Abstract

Local intravitreal or intra-arterial chemotherapy has improved therapeutic success for the pediatric cancer retinoblastoma (RB), but toxicity remains a major caveat. RB initiates primarily with RB1 loss or, rarely, MYCN amplification, but the critical downstream networks are incompletely understood. We set out to uncover perturbed molecular hubs, identify synergistic drug combinations to target these vulnerabilities, and expose and overcome drug resistance. We applied dynamic transcriptomic analysis to identify network hubs perturbed in RB versus normal fetal retina, and performed in vivo RNAi screens in RB1null and RB1wt;MYCNamp orthotopic xenografts to pinpoint essential hubs. We employed in vitro and in vivo studies to validate hits, define mechanism, develop new therapeutic modalities, and understand drug resistance. We identified BRCA1 and RAD51 as essential for RB cell survival. Their oncogenic activity was independent of BRCA1 functions in centrosome, heterochromatin, or ROS regulation, and instead linked to DNA repair.

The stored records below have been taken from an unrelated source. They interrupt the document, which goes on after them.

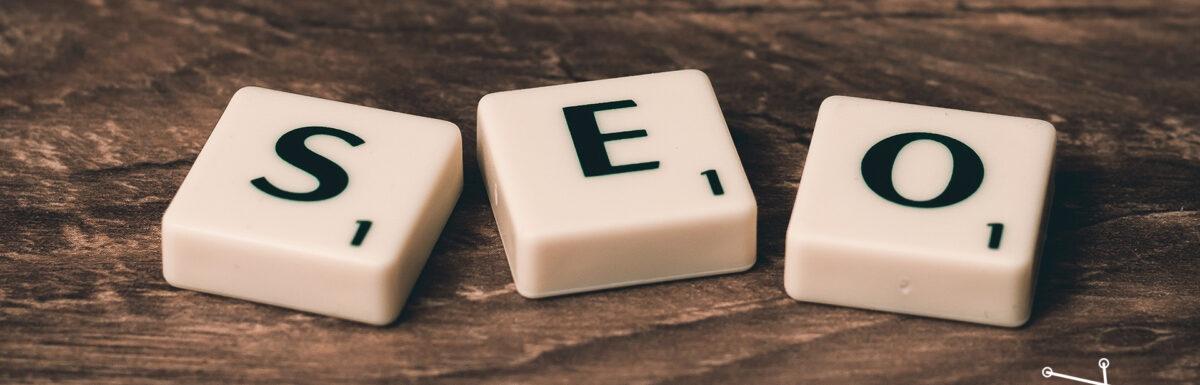 ¿Qué es el SEO y dónde surge el término SEO?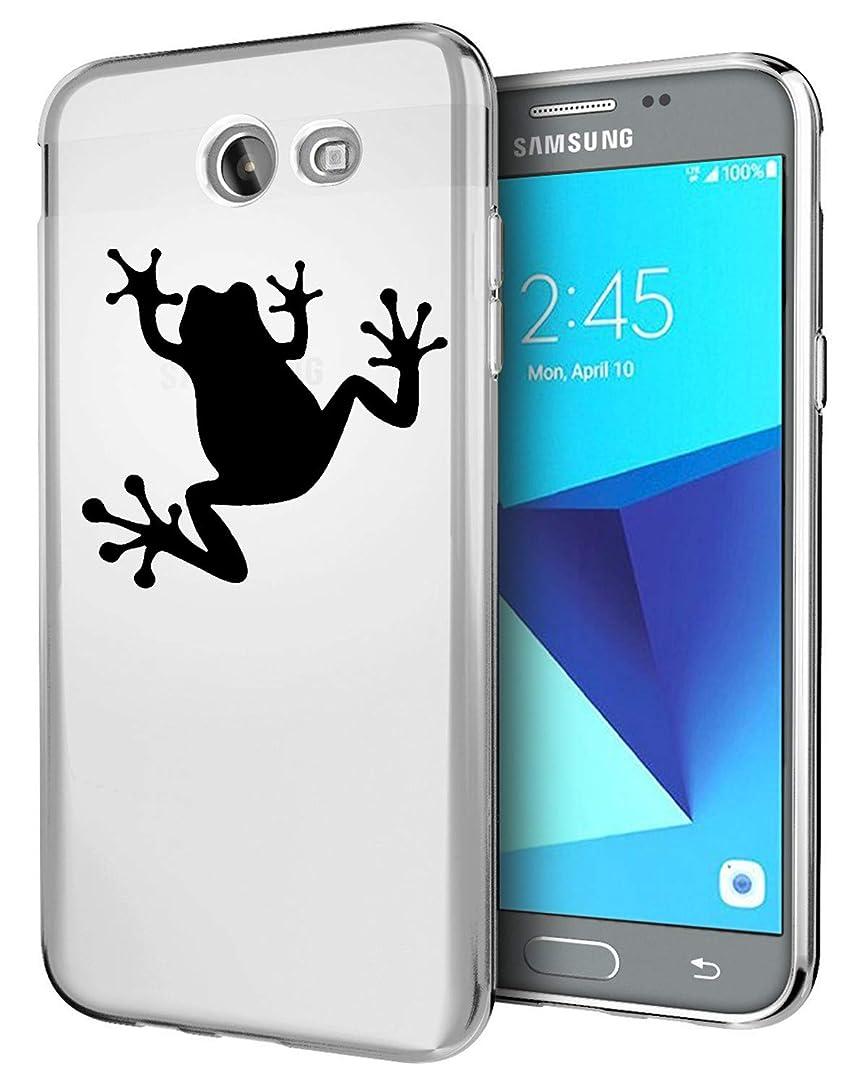 Matop Compatible for Samsung Galaxy J7 V/J7 Perx/J7 Sky Pro/J7 Prime/J7 2017/Galaxy Halo Case,Matop Ultra Slim Soft TPU Shockproof Protective Case Mermaid Pattern Bumper Back Cover (Black Frog)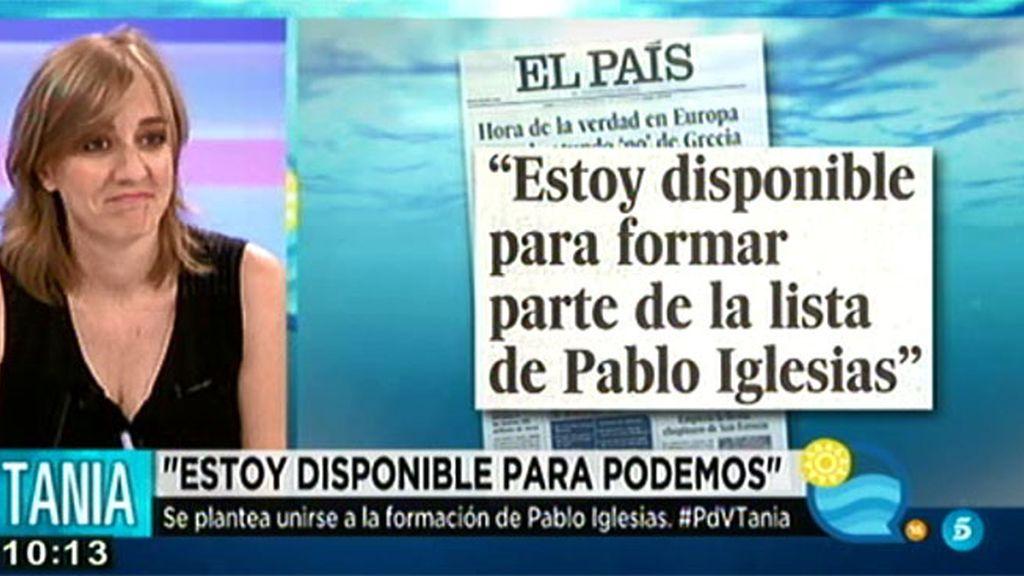 ¿Está disponible Tania Sánchez para formar parte de las listas de Pablo Iglesias?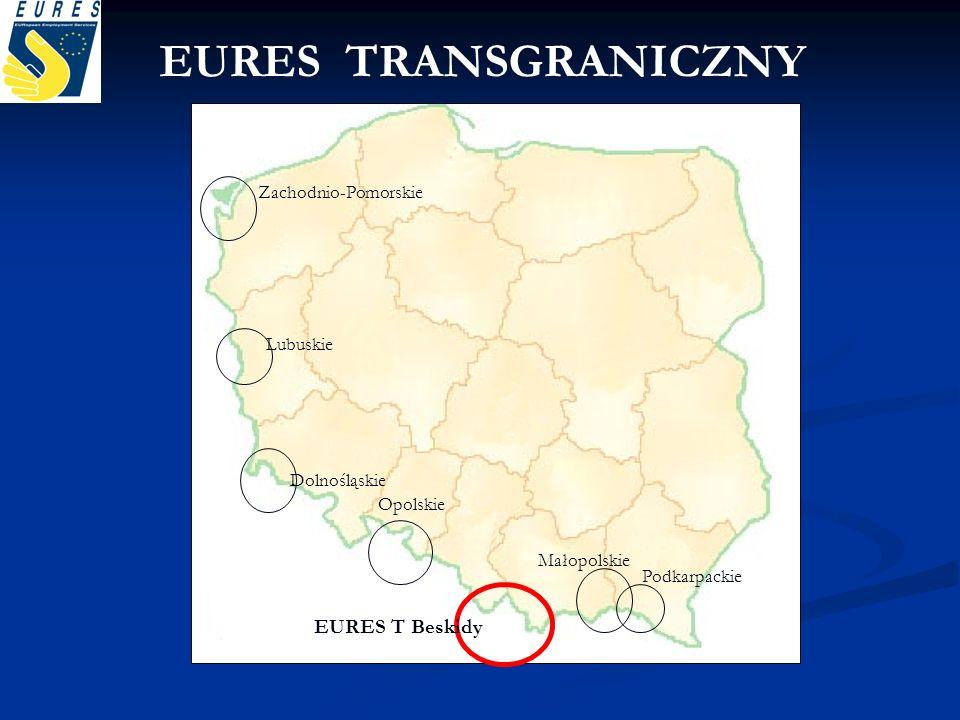 EURES TRANSGRANICZNY EURES T Beskidy Zachodnio-Pomorskie Lubuskie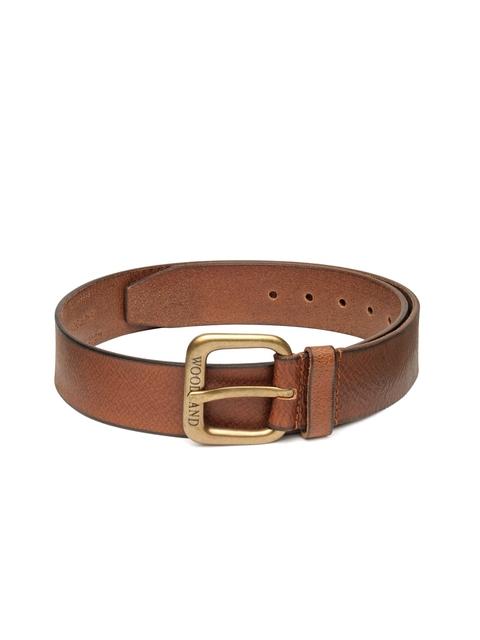 Woodland Men Brown Genuine Leather Solid Belt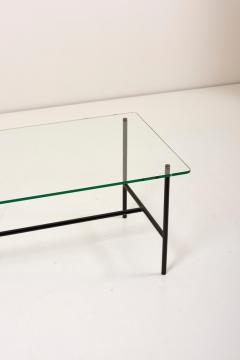 Pierre Guariche Glass Coffee Table by Pierre Guariche for Disderot France 1950s - 968935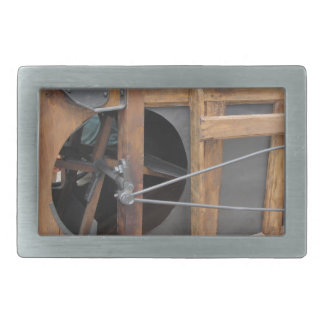 Manual machine used to shell the corn rectangular belt buckle
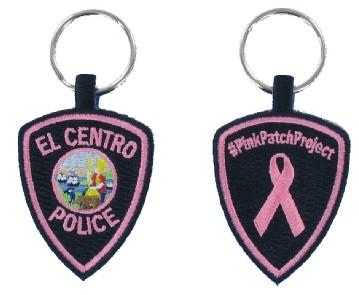 Pink Police Emnbroidered Key Fob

RAD51 depletion or inhibition with the small molecule inhibitor, B02, killed RB cells in a Chk1/Chk2/p53-dependent manner. B02 further synergized with clinically relevant topotecan (TPT) to engage this pathway, activating p53–BAX mediated killing of RB but not human retinal progenitor cells. Paradoxically, a B02/TPT-resistant tumor exhibited more DNA damage than sensitive RB cells. Resistance reflected dominance of the p53–p21 axis, which mediated cell cycle arrest instead of death. Deleting p21 or applying the BCL2/BCL2L1 inhibitor Navitoclax re-engaged the p53–BAX axis, and synergized with B02, TPT or both to override resistance. These data expose new synergistic therapies to trigger p53-induced killing in diverse RB subtypes.

Highlights

  • Retinoblastoma (RB) is an aggressive cancer of the infant retina initiated by homozygous RB1 tumor suppressor gene inactivation or, rarely, by MYCN amplification [1,2,3]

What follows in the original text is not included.